Kitabı oku: «Видящая»
Глава 1
Его руки держали крепко. Было больно. Кожа горела огнем. Он тащил меня вниз по старым деревянным ступеням, как мешок с мукой, нисколько не заботясь о сохранности. В спину летел крик отца и плач матери. Ему не было до них никакого дела. Он выполнял свой долг. Протащив мое извивающееся тело по дорожке, а после, небрежно закинув в машину, имперский агент сел рядом – я это чувствовала. Меня резко отбросило назад, и спина вжалась в мягкое кожаное сиденье. Он увозил меня из отчего дома. Навсегда. Даже не дав попрощаться с родными…
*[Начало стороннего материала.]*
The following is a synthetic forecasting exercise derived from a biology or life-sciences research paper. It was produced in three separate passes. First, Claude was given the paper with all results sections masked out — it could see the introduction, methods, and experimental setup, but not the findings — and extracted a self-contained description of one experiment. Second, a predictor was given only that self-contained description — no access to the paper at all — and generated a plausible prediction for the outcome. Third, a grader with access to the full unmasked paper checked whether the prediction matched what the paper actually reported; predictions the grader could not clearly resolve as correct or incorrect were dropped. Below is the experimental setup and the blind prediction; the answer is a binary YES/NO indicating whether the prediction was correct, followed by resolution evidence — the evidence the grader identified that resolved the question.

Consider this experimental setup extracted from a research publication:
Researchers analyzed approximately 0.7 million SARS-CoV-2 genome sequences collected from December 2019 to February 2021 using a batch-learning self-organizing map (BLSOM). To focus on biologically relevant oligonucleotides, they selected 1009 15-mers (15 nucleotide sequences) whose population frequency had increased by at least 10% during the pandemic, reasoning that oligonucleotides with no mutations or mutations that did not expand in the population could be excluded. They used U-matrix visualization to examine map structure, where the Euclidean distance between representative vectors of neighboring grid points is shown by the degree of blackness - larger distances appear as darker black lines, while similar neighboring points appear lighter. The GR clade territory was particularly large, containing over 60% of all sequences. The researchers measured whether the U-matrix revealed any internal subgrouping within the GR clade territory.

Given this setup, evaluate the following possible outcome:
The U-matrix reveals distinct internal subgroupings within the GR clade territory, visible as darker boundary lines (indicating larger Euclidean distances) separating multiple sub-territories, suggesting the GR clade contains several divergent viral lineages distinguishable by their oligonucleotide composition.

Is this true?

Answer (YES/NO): YES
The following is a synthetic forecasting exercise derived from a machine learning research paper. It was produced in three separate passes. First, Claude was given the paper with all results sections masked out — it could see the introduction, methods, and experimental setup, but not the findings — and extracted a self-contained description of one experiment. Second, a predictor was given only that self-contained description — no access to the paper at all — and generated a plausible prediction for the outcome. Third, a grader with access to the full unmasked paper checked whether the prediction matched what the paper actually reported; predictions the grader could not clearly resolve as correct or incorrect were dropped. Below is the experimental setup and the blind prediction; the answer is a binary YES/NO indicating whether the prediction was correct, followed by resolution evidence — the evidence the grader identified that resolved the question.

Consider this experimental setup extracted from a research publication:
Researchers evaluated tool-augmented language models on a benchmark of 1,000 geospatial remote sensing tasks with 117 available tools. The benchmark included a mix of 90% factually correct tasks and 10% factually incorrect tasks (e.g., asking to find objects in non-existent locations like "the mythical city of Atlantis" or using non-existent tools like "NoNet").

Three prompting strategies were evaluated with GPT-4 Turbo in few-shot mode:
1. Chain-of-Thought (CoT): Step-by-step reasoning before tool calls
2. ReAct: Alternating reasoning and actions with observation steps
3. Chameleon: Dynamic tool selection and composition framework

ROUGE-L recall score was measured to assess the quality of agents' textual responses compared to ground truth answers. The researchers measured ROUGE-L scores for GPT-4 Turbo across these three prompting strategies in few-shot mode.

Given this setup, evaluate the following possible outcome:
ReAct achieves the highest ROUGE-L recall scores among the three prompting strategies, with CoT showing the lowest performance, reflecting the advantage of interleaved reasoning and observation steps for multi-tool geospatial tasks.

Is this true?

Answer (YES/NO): NO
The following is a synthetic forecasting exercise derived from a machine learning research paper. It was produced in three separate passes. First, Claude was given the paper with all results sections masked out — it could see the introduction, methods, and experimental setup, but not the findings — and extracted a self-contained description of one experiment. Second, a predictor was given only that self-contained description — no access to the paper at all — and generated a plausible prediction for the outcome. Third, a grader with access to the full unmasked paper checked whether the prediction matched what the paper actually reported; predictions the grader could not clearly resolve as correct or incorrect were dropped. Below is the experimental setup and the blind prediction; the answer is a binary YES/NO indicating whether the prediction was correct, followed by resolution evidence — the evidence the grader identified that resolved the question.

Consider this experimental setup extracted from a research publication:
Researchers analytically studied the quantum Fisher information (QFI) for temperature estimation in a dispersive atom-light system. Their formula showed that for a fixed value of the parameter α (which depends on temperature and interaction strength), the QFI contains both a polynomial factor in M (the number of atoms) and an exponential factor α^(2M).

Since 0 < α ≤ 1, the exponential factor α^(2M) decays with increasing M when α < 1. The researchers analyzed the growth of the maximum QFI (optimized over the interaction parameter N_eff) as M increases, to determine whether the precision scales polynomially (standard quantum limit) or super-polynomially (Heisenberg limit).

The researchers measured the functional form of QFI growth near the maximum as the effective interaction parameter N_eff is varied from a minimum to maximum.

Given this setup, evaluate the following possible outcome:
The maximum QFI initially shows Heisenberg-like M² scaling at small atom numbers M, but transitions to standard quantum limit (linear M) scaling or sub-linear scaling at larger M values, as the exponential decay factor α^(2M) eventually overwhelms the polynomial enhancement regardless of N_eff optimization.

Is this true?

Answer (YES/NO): NO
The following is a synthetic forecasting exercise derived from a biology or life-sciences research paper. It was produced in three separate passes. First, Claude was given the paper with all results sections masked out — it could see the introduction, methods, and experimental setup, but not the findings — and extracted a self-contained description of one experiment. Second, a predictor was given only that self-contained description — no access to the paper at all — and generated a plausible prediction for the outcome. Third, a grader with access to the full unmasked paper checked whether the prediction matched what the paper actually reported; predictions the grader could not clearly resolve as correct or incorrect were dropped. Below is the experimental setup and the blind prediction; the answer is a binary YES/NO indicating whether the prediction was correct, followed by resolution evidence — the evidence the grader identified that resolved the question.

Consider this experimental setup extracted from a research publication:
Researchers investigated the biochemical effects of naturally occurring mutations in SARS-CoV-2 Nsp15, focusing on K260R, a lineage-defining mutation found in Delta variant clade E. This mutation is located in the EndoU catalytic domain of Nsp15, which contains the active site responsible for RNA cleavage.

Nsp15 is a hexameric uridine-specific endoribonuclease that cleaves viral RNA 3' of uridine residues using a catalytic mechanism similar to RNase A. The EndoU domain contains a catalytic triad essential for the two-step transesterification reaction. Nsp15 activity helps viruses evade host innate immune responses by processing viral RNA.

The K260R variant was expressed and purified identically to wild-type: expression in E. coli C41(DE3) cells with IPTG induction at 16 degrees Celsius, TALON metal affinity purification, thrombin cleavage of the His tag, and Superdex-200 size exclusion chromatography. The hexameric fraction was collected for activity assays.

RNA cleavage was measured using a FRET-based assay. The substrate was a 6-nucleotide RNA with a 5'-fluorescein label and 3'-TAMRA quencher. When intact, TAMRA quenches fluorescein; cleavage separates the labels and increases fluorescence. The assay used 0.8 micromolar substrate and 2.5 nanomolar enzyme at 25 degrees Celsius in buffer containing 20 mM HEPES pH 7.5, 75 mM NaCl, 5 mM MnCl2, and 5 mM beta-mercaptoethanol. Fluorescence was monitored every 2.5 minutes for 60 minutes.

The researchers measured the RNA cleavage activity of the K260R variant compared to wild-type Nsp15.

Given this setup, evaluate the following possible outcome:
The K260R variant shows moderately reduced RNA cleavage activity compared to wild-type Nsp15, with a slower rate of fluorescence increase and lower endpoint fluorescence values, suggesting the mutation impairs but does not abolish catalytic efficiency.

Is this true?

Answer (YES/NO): YES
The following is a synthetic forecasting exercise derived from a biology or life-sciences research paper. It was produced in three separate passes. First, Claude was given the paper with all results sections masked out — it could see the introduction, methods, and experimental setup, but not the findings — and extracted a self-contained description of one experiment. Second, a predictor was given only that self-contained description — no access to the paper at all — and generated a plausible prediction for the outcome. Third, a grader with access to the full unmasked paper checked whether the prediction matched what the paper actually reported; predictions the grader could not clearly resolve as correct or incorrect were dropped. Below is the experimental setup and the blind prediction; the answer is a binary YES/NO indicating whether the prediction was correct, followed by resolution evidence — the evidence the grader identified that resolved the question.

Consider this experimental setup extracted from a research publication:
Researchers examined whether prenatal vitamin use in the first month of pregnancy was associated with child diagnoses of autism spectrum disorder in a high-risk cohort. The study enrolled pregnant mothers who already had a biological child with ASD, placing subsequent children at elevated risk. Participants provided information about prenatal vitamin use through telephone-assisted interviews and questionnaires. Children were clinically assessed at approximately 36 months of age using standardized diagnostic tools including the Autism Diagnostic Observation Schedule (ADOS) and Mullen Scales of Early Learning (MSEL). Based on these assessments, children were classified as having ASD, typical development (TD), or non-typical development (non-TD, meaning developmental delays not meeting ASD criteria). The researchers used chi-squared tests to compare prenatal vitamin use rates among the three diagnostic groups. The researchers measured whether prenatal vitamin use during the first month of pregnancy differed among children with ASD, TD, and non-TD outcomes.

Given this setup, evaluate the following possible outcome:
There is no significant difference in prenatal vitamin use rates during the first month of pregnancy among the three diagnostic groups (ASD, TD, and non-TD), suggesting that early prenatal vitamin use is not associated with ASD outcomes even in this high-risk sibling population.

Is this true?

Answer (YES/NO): NO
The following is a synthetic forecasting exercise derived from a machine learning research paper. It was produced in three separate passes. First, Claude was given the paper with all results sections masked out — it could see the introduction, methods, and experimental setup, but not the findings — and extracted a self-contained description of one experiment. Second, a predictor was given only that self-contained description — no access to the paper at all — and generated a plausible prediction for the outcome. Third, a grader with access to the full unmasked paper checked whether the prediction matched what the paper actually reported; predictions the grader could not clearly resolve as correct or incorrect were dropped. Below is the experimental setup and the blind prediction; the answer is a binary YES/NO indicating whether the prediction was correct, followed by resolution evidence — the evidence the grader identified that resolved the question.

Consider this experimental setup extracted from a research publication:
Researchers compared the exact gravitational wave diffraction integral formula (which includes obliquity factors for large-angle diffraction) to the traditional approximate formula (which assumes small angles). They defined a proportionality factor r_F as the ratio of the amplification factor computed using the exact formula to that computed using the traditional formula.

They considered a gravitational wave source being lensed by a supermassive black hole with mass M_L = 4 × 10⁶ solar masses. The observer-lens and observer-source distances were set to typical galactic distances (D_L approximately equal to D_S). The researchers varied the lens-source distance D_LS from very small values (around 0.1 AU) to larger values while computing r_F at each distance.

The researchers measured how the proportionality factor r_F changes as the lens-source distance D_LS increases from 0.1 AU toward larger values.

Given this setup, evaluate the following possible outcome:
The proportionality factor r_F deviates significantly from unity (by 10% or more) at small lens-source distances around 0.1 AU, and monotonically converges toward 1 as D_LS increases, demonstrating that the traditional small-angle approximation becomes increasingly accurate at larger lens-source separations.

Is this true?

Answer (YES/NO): YES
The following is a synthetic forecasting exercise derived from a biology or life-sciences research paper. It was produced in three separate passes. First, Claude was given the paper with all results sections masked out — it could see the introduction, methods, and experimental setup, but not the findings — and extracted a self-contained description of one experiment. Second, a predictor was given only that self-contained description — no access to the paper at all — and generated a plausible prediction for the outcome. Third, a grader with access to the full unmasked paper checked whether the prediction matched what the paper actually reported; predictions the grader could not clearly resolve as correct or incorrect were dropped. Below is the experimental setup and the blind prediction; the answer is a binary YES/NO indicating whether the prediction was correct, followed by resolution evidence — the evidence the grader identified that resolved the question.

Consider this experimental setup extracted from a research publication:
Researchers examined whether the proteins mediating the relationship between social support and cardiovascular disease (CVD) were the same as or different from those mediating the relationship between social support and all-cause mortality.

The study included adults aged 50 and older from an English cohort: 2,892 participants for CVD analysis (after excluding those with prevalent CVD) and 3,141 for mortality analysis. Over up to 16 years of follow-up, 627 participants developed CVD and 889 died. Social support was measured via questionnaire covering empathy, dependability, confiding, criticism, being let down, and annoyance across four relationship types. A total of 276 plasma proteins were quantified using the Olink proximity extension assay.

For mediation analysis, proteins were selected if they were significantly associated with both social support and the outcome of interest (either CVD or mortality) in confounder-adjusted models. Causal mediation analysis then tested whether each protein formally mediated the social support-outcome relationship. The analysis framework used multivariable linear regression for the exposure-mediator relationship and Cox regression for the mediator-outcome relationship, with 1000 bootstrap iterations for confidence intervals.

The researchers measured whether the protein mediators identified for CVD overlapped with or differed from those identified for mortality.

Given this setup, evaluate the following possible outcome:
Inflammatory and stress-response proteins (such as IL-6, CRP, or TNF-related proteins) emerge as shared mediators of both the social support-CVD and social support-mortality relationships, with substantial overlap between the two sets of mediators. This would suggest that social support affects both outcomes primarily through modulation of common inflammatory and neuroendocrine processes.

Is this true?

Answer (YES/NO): YES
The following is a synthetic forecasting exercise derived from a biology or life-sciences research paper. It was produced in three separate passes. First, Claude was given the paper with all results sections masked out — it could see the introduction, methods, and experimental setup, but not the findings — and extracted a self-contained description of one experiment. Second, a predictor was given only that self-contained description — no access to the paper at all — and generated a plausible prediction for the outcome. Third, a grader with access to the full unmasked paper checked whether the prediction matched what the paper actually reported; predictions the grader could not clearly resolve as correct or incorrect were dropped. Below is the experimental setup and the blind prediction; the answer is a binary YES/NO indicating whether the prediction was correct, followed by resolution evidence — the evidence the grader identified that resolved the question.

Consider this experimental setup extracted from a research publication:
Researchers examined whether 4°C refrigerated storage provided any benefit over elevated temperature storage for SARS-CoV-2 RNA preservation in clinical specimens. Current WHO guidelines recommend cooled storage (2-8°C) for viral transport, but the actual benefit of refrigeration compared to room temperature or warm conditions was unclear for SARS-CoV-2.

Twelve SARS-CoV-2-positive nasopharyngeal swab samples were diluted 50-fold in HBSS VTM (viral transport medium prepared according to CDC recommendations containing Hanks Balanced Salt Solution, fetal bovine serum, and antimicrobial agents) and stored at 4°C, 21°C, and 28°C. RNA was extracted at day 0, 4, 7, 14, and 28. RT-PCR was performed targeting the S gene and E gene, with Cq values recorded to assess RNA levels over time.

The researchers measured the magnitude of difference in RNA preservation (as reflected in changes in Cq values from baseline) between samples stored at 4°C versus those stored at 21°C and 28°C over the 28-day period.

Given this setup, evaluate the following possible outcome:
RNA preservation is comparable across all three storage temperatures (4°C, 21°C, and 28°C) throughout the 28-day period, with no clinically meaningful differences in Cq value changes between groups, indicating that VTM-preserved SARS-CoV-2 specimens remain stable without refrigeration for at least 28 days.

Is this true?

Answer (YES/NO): YES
Я резко дернулась и проснулась. Лицо было мокрым от слез. Руки болели как тогда. Чуть выше локтей. Казалось, что это чудовище все еще держит меня. Колени, даже спустя шестнадцать лет, помнили каждый камень и каждую ямку на тропинке, что вела к калитке. Но все это не шло ни в какое сравнение с тем, что творилось внутри меня. И хотя в спецшколе, где я провела четырнадцать лет, из моей души и головы тщательно выбивали и вырывали все чувства, связанные с домом и семьей, не гнушаясь никакими методами, мне все же удалось сохранить хотя бы часть их и не превратиться в бездушную машину, исполняющую приказы. Сколько я при этом получила синяков и кровоподтеков, причем не только на теле, не описать ни в одном кошмаре. Со временем я научилась скрывать свои чувства. Не до конца, конечно. От нашего наставника эст Натрига скрыть что-то было невозможно. Он во время постоянных проверок залезал к нам не в голову, а под кожу, сдирая ее живьем и обнажая самое сокровенное. От воспоминания об этом видящем меня передернуло. Как же я его ненавидела! Мечтала убить! Расчленить! Разорвать на куски! Медленно, наслаждаясь его криками. Он знал об этом. И испытывал извращенное удовольствие, смакуя мое желание и, казалось, каждый раз добавляя все новые и новые причины моей ненависти к нему.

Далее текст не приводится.